Fortunately, ClinicTracker has long made it easy for clinics to incorporate these assessments. Clinicians can either use one of the pre-stored scales or create their own. Regardless of which scale you use, you’ll be able to administer, score, and record it without having to retype so much as the client’s name. That’s the beauty of an all-inclusive software solution. The only limitation is that the scale has to be in the public domain or have a copyright the authors are willing to assign.
Below we describe three of the pre-stored scales ClinicTracker administers. They are among the most widely used and evidence-based assessment tools in the industry. Our software not only scores them, but it also graphs the results of multiple administrations:
The PHQ-9 (Patient Health Questionnaire) is a brief measure that clinicians can use to screen, identify, and monitor depressive symptoms. Clients complete a 9-item measure that asks about DSM-style symptoms of depression, including lack of energy, trouble eating, poor concentration, and the like. They rate how often over the past two weeks they’ve experienced these symptoms (from not at all to nearly every day). In addition to inquiring directly about suicidality, the scale asks clients about the extent to which their depression causes actual impairment in functioning. That focus on impairment, rather than simply on how often symptoms arise, makes this scale especially valuable. The scores ClinicTracker tabulates let the clinician use standardization tables to estimate severity, generate a provisional diagnosis, and consider treatment options. Like almost all outcome measures, the PHQ-9 is useful both diagnostically, but also in assessing the course of treatment over time.

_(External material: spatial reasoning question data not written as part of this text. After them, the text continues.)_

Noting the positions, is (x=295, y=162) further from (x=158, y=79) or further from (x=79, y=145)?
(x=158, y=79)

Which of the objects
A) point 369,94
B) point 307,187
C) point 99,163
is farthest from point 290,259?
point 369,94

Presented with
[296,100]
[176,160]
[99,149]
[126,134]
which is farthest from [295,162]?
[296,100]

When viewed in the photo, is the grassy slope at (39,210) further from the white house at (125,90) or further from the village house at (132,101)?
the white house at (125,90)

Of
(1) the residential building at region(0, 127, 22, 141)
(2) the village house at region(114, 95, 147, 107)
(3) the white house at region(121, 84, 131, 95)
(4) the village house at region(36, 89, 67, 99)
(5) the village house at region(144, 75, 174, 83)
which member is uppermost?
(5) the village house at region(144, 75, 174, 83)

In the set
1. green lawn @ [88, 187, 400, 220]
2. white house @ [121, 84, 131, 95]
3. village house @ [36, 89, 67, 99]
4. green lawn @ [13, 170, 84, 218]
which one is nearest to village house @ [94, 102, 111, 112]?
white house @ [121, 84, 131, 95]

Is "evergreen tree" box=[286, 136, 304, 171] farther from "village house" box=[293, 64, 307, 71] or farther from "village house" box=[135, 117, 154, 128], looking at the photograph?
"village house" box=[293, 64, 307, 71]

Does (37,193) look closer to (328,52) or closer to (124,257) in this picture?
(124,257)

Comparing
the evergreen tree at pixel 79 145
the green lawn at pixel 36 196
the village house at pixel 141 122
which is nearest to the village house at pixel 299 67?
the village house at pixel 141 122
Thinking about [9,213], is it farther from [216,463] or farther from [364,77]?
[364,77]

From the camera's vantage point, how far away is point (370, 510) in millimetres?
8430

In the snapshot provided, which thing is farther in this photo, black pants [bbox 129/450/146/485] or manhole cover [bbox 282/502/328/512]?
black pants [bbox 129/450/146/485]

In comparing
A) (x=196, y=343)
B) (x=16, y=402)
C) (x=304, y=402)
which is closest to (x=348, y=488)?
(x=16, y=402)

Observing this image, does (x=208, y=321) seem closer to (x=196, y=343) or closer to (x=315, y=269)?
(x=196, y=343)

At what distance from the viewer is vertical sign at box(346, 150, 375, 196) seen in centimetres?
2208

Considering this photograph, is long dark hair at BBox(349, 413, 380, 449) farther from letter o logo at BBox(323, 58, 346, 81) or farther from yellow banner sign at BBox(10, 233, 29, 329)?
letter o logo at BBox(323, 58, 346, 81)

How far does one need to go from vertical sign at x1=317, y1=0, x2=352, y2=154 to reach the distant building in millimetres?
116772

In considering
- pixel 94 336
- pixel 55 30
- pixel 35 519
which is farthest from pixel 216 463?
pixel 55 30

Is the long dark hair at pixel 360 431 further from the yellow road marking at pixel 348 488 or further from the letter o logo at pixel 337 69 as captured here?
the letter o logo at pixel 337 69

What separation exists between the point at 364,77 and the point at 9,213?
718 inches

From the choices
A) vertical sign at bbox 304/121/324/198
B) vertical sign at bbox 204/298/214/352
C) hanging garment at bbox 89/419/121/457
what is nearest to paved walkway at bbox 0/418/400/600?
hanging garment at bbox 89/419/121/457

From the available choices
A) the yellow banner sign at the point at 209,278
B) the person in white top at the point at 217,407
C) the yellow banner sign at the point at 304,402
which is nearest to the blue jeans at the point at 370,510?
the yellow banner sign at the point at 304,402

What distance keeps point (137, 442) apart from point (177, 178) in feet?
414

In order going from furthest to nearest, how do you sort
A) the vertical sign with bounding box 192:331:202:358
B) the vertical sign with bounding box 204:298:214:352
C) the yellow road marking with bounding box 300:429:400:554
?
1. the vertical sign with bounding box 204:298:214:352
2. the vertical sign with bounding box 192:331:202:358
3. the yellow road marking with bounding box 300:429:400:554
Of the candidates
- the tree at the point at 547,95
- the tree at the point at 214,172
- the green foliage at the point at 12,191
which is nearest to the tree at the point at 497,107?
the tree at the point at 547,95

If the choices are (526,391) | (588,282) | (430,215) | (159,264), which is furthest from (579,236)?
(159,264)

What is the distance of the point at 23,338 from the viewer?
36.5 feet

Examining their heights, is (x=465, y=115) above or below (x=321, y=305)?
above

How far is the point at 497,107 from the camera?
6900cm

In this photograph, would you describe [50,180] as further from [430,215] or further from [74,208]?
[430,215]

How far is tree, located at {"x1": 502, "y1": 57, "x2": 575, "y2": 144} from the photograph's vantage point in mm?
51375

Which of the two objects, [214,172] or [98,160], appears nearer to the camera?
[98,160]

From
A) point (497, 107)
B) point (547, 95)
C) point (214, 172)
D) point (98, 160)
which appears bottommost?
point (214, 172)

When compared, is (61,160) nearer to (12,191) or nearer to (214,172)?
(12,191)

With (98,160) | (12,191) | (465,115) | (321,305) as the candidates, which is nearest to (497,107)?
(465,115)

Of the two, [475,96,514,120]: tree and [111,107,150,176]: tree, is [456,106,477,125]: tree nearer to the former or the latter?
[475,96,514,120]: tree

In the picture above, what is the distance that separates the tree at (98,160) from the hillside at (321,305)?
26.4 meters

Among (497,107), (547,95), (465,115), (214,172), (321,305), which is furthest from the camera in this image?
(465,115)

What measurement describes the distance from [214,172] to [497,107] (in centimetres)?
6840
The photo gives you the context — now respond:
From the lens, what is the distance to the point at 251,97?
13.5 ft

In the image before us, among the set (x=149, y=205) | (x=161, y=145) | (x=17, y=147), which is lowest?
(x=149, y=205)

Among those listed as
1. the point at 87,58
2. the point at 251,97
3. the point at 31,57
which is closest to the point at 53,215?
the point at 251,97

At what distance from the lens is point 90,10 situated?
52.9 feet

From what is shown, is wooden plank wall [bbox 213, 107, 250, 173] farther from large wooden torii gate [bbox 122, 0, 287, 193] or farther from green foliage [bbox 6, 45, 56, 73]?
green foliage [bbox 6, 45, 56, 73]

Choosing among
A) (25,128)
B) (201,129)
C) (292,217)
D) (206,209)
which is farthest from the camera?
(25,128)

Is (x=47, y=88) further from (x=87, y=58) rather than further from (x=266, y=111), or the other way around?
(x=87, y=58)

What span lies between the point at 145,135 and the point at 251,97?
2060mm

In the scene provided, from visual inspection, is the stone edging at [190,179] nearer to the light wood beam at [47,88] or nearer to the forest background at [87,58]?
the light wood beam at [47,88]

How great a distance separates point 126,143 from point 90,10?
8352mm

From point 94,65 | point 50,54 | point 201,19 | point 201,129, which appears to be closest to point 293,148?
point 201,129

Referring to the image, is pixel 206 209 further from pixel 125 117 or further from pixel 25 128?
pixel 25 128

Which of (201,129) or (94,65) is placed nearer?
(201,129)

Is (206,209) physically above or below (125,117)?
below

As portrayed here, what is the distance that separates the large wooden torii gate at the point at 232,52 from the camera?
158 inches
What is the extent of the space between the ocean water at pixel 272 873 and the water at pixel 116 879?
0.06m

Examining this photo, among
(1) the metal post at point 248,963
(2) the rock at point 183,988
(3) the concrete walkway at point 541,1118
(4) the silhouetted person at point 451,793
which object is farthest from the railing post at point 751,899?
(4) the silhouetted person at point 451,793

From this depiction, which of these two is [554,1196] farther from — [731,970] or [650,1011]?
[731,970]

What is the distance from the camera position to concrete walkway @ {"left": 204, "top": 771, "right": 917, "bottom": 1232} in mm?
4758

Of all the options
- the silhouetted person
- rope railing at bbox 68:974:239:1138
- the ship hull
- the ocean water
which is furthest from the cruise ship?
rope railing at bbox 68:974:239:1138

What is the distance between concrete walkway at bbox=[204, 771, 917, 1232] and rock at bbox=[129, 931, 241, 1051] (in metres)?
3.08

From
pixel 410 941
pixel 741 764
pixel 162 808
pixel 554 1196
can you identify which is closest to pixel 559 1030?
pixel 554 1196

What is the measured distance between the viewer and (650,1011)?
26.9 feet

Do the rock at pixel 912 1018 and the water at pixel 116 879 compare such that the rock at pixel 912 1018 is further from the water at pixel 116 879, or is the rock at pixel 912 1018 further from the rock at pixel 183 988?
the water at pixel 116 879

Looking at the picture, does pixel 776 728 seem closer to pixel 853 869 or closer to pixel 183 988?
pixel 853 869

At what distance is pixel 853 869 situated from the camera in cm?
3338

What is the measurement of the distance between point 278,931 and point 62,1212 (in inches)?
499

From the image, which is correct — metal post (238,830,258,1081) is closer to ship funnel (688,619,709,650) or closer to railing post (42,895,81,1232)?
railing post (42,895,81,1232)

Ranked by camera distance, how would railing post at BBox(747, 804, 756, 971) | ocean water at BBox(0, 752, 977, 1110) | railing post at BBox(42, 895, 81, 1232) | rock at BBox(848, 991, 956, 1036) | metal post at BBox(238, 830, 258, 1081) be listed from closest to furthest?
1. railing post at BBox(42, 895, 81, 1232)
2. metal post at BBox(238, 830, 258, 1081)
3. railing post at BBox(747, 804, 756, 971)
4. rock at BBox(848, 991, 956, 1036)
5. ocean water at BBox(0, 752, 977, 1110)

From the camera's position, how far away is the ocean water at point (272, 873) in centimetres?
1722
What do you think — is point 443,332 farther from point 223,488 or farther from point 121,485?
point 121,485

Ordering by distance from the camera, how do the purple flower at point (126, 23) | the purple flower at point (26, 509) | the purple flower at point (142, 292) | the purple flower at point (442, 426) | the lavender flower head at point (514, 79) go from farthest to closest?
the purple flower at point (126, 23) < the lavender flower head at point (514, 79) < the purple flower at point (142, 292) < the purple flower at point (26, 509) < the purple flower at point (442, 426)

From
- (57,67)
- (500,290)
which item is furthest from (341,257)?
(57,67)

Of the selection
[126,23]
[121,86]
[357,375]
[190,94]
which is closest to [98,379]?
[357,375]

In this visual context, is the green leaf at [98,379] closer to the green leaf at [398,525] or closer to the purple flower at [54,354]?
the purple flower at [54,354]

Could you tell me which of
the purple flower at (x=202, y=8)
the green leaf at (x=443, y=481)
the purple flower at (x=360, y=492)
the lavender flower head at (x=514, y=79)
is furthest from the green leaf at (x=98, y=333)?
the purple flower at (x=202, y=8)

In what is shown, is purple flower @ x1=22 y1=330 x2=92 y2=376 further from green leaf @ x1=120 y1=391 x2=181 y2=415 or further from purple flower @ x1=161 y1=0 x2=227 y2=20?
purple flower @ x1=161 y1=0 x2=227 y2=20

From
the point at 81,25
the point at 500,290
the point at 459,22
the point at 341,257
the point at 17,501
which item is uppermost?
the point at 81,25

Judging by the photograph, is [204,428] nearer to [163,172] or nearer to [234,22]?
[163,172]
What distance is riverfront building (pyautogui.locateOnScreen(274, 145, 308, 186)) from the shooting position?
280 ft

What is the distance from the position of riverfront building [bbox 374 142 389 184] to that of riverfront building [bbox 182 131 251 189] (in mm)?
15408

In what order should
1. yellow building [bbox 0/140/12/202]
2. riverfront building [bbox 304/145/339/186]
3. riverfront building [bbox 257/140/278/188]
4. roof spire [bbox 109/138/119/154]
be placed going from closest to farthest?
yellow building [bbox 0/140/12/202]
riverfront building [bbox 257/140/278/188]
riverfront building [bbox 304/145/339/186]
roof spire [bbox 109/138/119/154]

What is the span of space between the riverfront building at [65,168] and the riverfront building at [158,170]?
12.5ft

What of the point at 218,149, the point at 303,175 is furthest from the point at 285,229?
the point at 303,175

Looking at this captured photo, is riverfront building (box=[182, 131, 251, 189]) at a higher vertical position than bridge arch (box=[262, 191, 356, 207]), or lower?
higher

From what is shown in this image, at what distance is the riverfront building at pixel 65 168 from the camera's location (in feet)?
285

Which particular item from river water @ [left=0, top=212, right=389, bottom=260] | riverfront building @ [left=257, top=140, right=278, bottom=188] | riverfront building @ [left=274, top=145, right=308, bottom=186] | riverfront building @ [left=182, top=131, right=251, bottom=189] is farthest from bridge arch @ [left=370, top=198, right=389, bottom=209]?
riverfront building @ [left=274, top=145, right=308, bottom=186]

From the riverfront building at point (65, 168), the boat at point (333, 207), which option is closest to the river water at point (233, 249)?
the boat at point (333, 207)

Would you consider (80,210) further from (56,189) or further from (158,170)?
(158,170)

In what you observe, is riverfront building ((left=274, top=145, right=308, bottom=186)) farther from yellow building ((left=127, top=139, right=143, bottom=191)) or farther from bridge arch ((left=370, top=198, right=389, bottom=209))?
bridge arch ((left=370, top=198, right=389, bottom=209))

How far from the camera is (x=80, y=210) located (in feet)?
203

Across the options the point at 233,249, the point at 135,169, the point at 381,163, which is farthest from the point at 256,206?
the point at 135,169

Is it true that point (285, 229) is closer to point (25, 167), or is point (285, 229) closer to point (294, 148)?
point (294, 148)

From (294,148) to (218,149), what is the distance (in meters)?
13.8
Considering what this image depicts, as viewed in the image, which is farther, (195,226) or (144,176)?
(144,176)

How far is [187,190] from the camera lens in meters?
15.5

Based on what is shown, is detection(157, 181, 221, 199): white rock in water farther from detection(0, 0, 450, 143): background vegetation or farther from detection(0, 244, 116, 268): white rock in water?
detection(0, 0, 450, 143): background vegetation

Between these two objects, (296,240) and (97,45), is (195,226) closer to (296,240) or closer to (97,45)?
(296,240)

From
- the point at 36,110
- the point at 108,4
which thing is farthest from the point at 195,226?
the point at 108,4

Hamilton Anxiety Rating Scale
While the PHQ-9 is designed to assess depression, the venerable Hamilton Anxiety Rating Scale (HAM-A) pegs the severity of a patient’s anxiety. However, unlike the client-completed PHQ-9, clinicians fill out the 14-item HAM-A, typically within about 10 minutes. Appropriate for use across the lifespan, this scale measures both internal states (such as agitation, fears, and tension) as well as somatic complaints (such as gastrointestinal, respiratory, and cardiovascular symptoms). Widely used to measure treatment response, the HAM-A boasts an impressive research base that establishes a high level of validity and reliability.
Hamilton Depression Rating Scale
Like its HAM-A counterpart, the Hamilton Depression Rating Scale (HAM-D) is a clinician-rated survey used for diagnosis and outcome assessment. It scores 17 domains of depressive symptomology, including feelings of depression, guilt, anxiety, agitation, and suicide. Similar to the PHQ-9, it further asks about the impact of mood problems on areas such as work, speed of though/speech, and falling asleep. After ClinicTracker totals responses, you can determine the level of depression, from normal (a score of 0-7) to very severe (>= 23). The scale also offers 4 un-scored items that provide additional information about phenomena that might characterize the depression. For example, clinicians can indicate whether there is diurnal variation, depersonalization, and paranoid symptoms.
All three of these measures, as well as the others Clinictracker offers, enjoy broad inclusion in many clinic protocols for assessing diagnostic status and outcome. However, none of them should be used in isolation. Brief rating scales, while helpful in assessment, must always be supplemented by other data and clinical judgment.